When Hurricane Irma barrelled through the Caribbean and up into the southeast earlier this month, New Bedford, Massachusetts offered a safe harbor. Now it’s in the path of Jose, which was just upgraded from tropical storm to hurricane again by the National Hurricane Center.
The potential path of the storm is still uncertain, but it is currently on track to make landfall in New England. Fortunately, beach season is past, but extreme weather could disrupt the fresh school semester, and fall is a key tourist season for the region.
“For parents, they’re usually gone right about now. They’ve got kids and sports and school. You’ve got the people who really love the late summer and early fall. September is some of the best boating around. Then you have the diehards. They’ll stay unless you have something lingering like Jose,” Mattapoisett Harbormaster Jill Simmons explained.
New Englanders who remember Sandy and Irma know that the region isn’t particularly well equipped to handle such severe storms. Property damage is still a real concern, especially since similar high tides to those that caused flooding in Charleston, despite Hurricane Irma technically sitting 200 miles away, will be present when Jose hits.
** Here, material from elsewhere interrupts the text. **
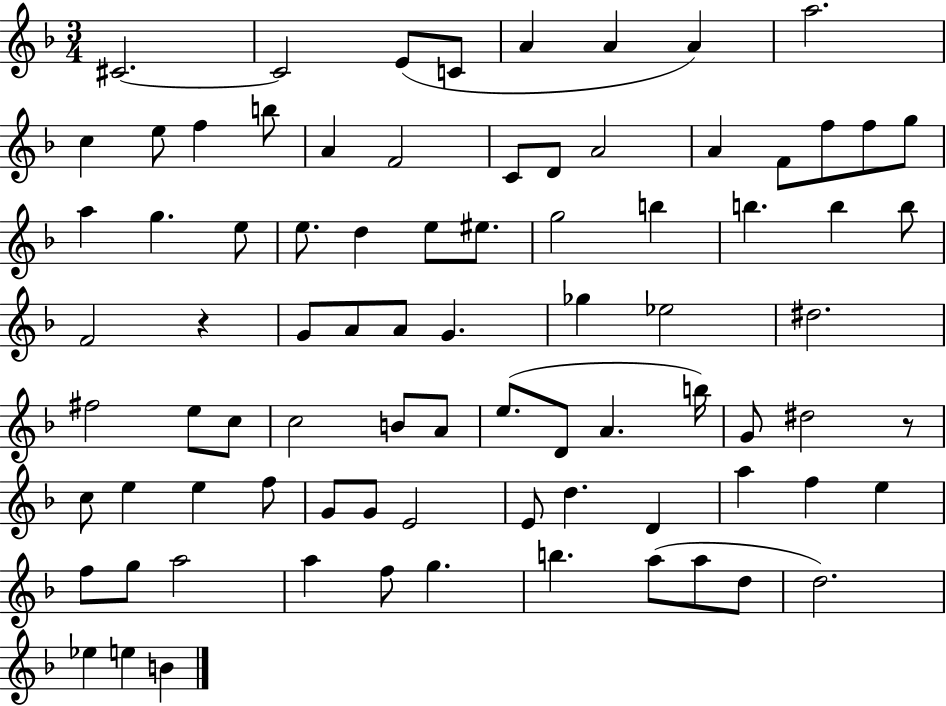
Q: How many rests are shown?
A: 2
For now, Jose is a Category 1 hurricane and New England still has until Tuesday or Wednesday to batten down the hatches. “We’ve got a new moon, that means we’re running astronomically high for our tide cycle at this time of the month, and that may lead to some coastal flooding,” said Meteorologist AJ Burnett.
For now, there is little to do but watch, wait and hope Jose gets no stronger than it’s present category.